Meantime, in continental Europe and across the steppes into Asia, domesticated horses had been numerous and relatively inexpensive to maintain for nearly 4000 years. Eating horsemeat was common.

But in the English speaking countries, eating horsemeat was taboo. Horses were much too valuable to eat. And unlike cows and pigs, horses developed bonds with their owners that were more in the way of people and their working dogs. Most of us would not eat our dog, and even though horses are large animals, in English-speaking cultures they are more pet-like than livestock-like. We don’t eat them.

So the results of a CNN poll yesterday were surprising and just a little alarming! Pollsters found that in the US, 38% of those questioned either already do or would eat horse meat if given the chance; 20% would only eat horse meat in hard times; and 42% would never/no way ever eat horse meat.

I am happy to report the economic reasons why we have not consumed very much horsemeat in the U.S. Unlike cows, horses’ primary defense against predators is running away really really fast. That same defense mechanism makes them five times less efficient than cows at converting grasses into protein.

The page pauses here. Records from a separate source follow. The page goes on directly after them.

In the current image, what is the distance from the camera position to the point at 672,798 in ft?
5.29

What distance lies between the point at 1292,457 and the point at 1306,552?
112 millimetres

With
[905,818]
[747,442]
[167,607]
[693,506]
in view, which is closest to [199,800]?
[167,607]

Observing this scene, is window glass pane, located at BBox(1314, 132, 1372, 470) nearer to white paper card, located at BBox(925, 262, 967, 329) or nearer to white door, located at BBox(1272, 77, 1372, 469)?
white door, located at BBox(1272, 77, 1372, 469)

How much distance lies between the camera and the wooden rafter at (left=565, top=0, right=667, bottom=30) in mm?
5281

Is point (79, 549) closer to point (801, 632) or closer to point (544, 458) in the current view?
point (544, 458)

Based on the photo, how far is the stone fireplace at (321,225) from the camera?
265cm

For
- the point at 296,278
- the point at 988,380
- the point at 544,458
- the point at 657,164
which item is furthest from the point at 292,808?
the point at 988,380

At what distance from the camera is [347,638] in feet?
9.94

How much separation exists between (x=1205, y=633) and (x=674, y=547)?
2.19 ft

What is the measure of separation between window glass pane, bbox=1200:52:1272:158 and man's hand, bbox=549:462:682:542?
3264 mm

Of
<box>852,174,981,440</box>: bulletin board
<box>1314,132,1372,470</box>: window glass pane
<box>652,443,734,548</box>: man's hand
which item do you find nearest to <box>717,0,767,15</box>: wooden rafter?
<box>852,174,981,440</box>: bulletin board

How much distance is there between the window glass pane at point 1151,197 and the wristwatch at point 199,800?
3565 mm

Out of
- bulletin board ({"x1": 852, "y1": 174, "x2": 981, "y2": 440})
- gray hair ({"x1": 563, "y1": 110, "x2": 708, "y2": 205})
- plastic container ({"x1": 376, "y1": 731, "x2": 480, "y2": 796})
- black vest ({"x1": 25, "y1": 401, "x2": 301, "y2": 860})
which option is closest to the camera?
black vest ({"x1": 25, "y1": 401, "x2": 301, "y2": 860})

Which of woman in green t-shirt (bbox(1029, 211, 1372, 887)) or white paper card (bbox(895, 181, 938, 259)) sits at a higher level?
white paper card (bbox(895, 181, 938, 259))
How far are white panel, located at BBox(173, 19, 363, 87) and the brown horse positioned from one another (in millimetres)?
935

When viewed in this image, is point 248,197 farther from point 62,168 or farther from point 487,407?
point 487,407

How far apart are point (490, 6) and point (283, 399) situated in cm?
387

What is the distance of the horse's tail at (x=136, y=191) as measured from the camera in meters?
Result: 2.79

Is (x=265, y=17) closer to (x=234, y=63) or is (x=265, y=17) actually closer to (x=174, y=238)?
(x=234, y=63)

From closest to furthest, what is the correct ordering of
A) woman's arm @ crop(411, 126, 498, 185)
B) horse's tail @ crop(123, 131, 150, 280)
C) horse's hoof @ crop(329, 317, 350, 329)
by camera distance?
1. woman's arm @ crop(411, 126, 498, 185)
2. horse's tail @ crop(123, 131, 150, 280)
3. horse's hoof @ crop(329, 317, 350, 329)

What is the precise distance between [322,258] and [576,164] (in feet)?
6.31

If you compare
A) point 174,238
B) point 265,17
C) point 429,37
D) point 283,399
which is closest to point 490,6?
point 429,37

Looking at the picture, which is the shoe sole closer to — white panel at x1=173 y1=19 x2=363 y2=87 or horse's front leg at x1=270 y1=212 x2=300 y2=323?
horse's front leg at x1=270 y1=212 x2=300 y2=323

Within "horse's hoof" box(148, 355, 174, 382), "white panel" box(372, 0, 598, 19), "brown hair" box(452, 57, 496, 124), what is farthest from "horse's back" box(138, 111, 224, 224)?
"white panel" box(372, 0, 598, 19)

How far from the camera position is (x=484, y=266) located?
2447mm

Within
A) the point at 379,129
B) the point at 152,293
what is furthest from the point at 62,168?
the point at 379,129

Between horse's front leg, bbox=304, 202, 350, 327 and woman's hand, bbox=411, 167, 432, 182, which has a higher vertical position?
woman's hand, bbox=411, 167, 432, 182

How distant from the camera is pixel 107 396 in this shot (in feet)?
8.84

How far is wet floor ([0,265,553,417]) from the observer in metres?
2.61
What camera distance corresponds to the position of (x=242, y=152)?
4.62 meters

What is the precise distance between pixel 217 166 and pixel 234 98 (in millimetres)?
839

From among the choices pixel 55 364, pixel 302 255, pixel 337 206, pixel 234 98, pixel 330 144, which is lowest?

It’s just more economical to eat cows than it is to eat horses.

I was surprised that 38% of us would eat horsemeat. In hard times like the last few years, that 38% swells to 58%. Horse owners have been forced to sell or even abandon their horses. Kill buyers have prospered.

Thankfully during this same time, new rescue operations have appeared all across the United States. If you know anyone in dire straights, here’s just one of many places to begin: The National Equine Rescue Coalition. Founded in 2006, the Coalition lists over a hundred horse rescue operations. And there are many more. We love our horses! This is just the beginning!